__TASK STATEMENT__: Turn the lines from the one containing "Of point (3, 331)" through the one containing "pixel 69 58, pixel" into a JSON list of strings, one string per line, with blank lines left out. Include only the lines in that stretch.

__DATA FOR THIS TASK__:
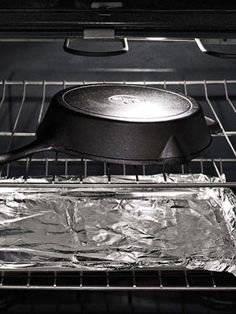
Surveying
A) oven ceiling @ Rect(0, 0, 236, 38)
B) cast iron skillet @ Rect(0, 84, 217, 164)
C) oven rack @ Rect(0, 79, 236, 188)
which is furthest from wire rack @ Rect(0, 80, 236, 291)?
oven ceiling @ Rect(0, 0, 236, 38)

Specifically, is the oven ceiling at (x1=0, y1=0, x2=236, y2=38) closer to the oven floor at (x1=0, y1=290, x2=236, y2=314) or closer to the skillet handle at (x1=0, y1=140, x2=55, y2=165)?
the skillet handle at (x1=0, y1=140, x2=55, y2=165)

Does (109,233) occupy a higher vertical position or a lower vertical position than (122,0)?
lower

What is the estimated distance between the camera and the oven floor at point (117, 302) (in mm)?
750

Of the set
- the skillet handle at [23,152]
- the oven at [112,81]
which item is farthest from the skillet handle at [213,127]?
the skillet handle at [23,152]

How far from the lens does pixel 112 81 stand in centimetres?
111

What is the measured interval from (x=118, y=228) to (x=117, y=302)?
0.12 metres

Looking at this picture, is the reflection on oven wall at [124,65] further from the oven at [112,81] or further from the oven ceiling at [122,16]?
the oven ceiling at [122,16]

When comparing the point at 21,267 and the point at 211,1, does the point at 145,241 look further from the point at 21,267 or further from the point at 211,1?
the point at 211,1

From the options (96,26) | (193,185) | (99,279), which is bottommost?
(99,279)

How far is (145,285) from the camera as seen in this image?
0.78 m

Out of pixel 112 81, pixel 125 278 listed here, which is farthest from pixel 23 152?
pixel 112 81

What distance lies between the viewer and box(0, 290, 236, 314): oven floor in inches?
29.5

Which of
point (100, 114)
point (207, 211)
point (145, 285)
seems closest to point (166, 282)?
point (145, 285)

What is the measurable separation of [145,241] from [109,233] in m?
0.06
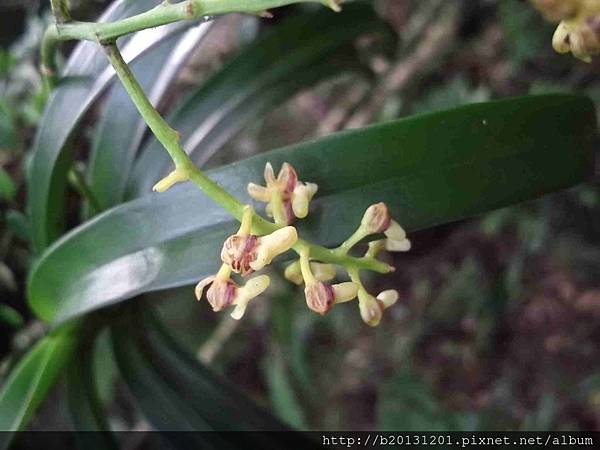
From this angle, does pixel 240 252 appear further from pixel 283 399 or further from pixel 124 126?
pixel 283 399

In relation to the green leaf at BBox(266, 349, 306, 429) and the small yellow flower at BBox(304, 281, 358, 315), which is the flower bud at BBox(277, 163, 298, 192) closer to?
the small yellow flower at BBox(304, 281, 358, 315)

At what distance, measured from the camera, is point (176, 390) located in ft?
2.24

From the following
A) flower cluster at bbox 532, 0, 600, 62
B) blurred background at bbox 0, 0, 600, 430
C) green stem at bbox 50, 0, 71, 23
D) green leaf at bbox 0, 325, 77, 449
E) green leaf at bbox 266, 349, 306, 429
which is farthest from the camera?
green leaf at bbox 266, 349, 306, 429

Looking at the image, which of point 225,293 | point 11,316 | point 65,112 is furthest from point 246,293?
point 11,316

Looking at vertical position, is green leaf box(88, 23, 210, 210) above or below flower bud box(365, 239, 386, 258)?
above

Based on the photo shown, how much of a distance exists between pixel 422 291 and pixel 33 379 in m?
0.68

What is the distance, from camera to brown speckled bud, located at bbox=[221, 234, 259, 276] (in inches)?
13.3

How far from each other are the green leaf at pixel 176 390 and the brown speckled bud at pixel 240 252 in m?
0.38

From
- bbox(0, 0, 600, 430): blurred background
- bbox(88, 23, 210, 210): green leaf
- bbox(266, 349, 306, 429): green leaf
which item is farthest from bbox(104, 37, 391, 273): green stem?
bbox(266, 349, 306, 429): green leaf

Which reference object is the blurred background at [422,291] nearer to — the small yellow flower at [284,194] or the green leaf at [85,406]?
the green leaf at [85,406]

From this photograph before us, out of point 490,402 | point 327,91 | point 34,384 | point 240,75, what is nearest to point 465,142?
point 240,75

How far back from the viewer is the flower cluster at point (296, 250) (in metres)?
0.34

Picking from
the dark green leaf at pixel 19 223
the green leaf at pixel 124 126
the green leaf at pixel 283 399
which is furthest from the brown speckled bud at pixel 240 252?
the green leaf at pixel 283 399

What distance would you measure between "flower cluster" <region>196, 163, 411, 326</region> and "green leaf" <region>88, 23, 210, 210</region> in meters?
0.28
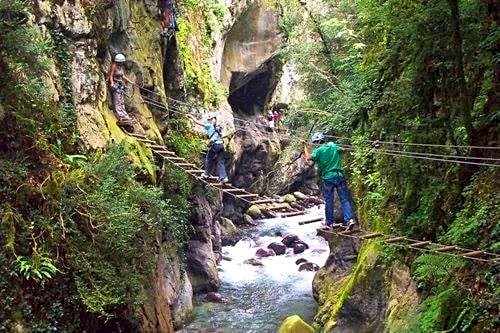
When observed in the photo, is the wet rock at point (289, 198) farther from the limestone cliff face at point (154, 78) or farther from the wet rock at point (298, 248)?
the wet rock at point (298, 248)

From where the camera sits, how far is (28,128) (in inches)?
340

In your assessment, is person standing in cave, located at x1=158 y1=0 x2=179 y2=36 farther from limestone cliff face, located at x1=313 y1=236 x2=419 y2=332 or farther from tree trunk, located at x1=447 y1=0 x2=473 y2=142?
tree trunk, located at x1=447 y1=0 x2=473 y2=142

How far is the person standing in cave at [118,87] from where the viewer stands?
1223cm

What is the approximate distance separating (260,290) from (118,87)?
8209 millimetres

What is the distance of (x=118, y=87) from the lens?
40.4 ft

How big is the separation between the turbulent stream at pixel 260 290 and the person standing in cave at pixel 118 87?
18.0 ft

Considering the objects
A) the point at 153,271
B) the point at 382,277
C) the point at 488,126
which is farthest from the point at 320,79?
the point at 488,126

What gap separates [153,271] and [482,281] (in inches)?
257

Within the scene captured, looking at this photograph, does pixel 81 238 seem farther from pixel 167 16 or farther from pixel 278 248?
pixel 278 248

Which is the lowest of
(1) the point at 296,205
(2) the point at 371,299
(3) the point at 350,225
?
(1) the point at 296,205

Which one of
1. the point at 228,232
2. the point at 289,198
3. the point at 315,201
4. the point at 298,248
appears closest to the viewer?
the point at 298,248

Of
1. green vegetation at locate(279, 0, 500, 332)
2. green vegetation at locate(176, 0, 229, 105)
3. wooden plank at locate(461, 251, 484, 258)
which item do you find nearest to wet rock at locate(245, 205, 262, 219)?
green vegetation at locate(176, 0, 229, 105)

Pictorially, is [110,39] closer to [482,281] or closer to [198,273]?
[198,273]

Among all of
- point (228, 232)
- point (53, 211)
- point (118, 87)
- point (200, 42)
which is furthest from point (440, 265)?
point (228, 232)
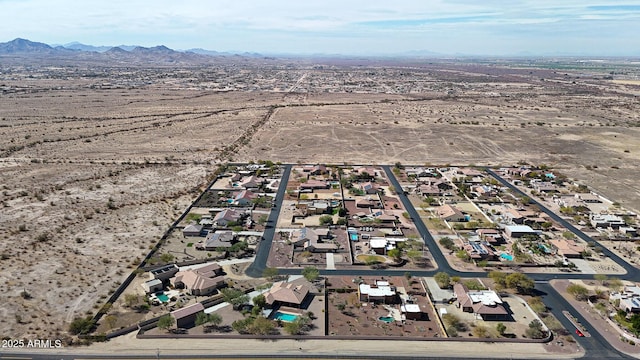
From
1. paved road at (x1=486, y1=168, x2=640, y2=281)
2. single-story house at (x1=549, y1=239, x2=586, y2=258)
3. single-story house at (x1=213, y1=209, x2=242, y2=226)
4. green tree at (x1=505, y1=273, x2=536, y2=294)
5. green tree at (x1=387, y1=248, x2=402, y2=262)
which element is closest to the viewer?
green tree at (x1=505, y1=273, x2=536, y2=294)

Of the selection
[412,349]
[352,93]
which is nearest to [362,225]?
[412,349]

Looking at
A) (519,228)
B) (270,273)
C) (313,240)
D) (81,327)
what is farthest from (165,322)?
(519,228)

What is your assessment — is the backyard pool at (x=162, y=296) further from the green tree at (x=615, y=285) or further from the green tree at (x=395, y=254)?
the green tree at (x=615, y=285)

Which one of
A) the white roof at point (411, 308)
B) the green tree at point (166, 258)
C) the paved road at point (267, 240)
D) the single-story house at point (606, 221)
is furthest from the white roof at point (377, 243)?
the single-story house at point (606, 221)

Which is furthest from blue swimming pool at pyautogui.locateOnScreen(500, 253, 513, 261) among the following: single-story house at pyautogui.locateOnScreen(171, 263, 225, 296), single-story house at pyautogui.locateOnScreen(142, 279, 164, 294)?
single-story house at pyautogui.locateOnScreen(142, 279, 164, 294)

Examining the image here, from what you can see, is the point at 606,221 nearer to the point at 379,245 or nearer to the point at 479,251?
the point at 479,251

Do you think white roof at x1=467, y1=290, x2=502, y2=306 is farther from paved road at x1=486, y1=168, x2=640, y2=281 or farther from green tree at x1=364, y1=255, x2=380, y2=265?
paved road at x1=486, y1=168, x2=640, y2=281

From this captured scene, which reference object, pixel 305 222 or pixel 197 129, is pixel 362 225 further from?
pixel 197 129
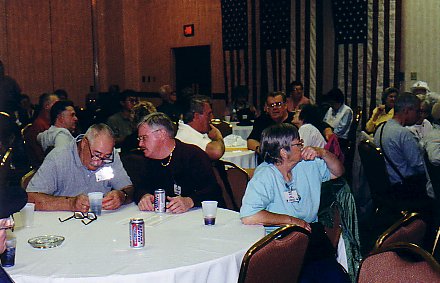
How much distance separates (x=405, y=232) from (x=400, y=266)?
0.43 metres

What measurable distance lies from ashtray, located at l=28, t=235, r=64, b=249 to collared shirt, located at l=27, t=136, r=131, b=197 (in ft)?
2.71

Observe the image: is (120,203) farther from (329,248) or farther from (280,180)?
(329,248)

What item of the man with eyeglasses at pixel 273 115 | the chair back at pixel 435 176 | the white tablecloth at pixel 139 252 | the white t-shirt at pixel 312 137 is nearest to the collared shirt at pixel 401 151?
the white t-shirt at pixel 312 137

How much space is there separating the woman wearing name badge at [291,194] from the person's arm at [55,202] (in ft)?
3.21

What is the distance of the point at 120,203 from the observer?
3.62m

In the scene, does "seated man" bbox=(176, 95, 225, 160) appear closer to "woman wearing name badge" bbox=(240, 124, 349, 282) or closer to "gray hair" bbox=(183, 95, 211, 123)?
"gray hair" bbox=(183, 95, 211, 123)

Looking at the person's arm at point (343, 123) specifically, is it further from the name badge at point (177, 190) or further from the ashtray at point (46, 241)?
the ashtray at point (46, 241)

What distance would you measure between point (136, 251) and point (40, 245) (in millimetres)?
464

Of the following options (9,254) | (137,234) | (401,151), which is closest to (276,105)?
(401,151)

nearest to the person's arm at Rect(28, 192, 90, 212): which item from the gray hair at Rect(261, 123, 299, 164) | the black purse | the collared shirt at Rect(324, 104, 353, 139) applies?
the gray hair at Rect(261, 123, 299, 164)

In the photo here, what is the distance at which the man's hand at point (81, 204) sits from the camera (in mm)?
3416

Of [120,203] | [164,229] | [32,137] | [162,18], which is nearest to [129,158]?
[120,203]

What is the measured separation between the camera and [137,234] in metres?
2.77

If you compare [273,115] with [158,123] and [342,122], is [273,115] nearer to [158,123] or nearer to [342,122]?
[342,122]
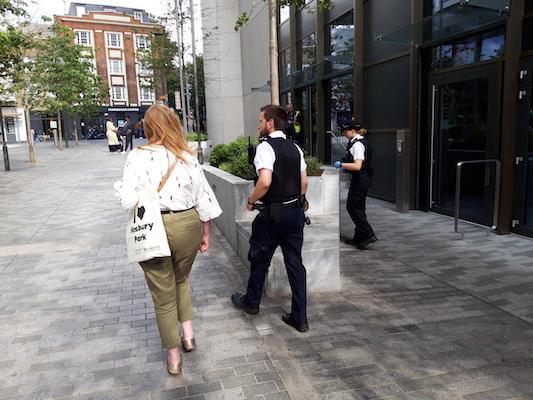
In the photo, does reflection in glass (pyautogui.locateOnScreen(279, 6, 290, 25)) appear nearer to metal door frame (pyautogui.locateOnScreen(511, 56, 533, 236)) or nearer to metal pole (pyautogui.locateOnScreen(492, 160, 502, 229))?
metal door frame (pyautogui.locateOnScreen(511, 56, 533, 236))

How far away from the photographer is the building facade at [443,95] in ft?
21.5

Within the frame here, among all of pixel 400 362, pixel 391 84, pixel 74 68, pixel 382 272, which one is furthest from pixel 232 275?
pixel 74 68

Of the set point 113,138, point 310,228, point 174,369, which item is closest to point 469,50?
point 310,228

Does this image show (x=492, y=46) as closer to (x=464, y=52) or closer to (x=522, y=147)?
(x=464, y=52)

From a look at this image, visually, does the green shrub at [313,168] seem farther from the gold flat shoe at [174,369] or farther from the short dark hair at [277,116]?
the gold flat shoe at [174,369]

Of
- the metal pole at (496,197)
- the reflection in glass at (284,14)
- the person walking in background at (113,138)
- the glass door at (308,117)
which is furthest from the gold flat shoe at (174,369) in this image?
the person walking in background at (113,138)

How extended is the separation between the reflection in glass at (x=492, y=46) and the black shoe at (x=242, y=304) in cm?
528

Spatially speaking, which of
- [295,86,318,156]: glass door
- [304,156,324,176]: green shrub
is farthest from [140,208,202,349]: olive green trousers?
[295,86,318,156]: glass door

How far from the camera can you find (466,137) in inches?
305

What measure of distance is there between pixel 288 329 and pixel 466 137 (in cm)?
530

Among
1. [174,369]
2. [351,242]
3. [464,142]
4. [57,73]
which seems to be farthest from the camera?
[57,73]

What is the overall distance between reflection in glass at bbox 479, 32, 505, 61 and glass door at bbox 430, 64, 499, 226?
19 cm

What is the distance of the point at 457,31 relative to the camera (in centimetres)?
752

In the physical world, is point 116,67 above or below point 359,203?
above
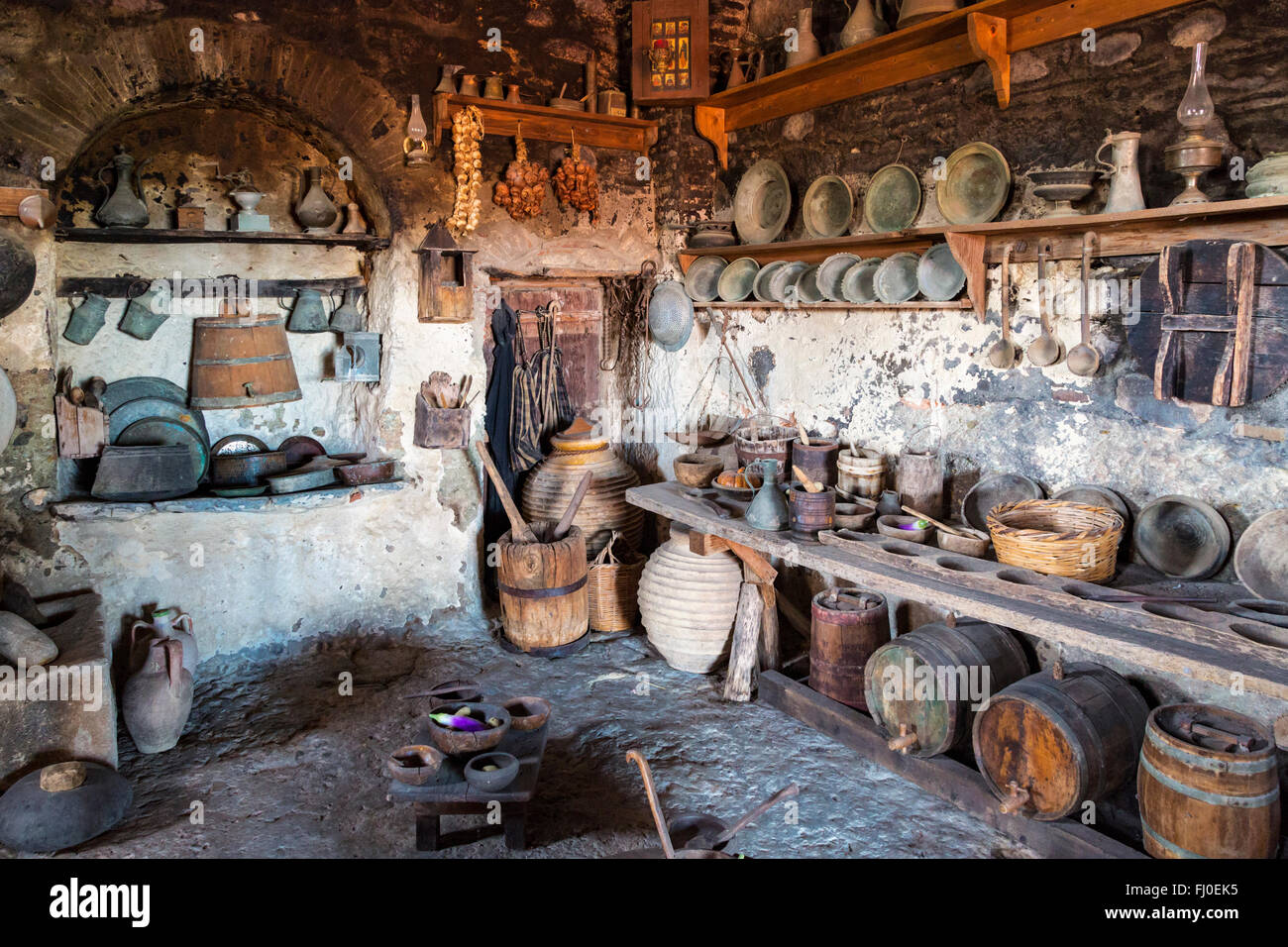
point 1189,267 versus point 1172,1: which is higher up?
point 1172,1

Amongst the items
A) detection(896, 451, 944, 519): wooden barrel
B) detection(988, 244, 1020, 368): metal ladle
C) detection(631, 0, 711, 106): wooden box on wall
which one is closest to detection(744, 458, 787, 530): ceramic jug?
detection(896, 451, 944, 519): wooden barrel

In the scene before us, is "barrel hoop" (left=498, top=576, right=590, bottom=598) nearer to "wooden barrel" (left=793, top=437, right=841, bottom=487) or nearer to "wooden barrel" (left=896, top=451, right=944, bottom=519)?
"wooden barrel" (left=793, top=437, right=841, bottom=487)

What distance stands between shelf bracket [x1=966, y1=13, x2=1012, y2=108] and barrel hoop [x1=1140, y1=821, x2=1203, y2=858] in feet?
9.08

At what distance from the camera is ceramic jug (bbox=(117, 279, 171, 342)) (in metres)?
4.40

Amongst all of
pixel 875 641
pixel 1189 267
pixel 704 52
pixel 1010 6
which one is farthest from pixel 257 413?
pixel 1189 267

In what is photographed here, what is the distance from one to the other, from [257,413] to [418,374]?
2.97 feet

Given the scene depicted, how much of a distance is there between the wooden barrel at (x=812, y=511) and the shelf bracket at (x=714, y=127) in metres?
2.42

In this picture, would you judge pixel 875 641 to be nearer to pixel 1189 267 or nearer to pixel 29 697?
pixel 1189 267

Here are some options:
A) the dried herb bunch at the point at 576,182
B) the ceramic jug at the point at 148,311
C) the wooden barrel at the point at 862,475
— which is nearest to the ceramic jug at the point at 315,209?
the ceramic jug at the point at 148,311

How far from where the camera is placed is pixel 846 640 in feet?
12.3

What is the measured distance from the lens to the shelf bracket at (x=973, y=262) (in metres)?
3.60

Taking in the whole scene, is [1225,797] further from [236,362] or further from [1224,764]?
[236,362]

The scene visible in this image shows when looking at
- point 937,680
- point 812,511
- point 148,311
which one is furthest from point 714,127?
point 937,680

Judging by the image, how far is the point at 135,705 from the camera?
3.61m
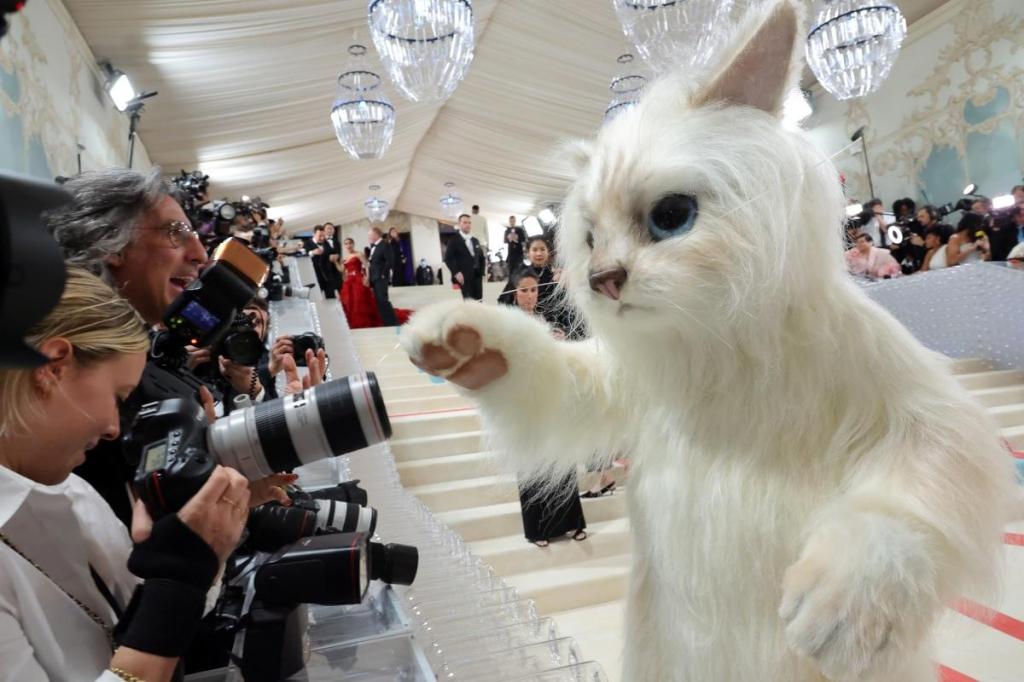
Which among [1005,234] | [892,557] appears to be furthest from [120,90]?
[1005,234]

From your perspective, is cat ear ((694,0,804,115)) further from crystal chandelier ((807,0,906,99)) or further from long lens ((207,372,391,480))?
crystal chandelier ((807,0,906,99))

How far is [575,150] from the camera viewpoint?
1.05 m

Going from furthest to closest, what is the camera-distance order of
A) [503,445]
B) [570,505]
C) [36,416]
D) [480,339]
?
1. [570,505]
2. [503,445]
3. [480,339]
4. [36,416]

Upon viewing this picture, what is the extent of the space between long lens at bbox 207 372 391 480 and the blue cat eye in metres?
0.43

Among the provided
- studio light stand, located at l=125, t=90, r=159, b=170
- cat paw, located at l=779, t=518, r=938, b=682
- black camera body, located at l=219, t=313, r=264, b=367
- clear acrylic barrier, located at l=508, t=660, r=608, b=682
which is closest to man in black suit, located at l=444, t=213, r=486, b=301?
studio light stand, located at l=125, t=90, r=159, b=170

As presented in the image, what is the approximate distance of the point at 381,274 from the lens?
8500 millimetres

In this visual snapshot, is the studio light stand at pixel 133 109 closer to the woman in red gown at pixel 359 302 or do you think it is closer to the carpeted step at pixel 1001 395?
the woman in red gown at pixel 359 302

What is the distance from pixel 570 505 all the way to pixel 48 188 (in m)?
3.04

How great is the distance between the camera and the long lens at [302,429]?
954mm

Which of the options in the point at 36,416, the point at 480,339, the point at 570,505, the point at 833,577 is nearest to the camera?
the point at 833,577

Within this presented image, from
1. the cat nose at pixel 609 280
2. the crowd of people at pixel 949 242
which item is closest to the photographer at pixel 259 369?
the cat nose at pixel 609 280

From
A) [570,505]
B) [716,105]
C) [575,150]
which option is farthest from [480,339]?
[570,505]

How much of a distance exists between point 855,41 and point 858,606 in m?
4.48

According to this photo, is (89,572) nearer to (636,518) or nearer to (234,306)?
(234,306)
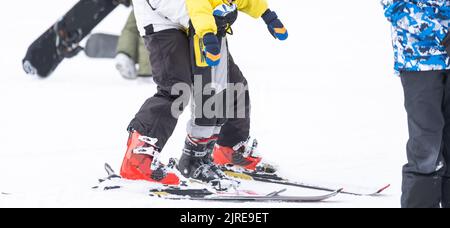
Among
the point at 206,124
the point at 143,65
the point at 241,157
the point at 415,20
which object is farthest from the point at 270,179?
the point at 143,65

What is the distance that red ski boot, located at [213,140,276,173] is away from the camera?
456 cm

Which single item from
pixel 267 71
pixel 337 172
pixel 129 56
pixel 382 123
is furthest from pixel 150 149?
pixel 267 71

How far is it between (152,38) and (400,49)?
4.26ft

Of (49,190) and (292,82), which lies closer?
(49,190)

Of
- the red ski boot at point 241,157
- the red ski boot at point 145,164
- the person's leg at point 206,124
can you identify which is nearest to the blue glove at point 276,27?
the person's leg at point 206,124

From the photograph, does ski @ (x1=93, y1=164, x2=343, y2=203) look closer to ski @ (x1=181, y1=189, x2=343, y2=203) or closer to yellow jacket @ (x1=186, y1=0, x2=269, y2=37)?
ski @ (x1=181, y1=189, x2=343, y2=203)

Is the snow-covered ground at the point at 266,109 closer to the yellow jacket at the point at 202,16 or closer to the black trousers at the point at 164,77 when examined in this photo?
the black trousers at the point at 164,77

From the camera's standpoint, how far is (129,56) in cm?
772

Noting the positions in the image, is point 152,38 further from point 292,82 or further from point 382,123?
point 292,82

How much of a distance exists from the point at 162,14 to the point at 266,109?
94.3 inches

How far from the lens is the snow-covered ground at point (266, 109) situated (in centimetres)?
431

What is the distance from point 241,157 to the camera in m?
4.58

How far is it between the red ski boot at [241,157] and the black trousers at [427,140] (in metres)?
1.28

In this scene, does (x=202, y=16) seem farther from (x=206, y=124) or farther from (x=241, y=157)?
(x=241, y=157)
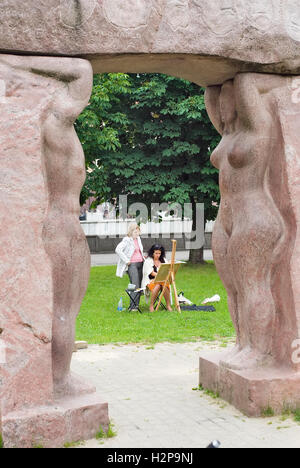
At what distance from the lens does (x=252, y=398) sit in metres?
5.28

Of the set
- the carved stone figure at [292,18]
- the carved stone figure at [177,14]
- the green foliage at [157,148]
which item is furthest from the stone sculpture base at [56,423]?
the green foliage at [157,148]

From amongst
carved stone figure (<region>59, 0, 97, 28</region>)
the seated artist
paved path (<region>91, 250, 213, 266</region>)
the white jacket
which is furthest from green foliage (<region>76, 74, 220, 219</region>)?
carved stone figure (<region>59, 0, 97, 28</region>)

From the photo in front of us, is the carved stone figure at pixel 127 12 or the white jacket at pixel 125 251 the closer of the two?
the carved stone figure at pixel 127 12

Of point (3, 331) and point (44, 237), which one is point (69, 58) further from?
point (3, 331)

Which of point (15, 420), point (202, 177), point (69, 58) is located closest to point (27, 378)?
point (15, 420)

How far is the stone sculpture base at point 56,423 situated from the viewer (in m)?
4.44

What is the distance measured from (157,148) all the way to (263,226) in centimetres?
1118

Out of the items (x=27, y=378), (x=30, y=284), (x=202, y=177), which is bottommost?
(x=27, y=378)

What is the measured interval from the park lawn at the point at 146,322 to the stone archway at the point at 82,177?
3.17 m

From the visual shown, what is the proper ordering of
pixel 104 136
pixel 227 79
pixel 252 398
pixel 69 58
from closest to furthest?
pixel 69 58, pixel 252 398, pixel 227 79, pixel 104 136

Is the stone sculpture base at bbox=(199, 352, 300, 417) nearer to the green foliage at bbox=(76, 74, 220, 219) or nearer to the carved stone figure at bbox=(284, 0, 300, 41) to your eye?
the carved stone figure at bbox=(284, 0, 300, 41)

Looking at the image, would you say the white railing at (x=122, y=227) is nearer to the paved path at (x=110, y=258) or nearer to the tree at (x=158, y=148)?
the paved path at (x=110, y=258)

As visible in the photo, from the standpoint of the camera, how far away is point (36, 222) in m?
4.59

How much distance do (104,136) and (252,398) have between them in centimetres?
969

__THE SOLUTION__:
[
  "Of point (3, 331) and point (44, 237), which one is point (69, 58) further from?",
  "point (3, 331)",
  "Which of point (15, 420), point (202, 177), point (69, 58) is located closest to point (27, 378)?",
  "point (15, 420)",
  "How far is the stone sculpture base at point 56,423 situated from the viewer (in m)?",
  "4.44",
  "What is the distance measured from (157,148) all the way to (263,226) in centimetres?",
  "1118",
  "Out of the items (x=27, y=378), (x=30, y=284), (x=202, y=177), which is bottommost?",
  "(x=27, y=378)",
  "What is the measured interval from the park lawn at the point at 146,322 to the stone archway at the point at 82,177?",
  "3.17 m",
  "From the visual shown, what is the proper ordering of",
  "pixel 104 136",
  "pixel 227 79",
  "pixel 252 398",
  "pixel 69 58",
  "from closest to furthest?",
  "pixel 69 58, pixel 252 398, pixel 227 79, pixel 104 136"
]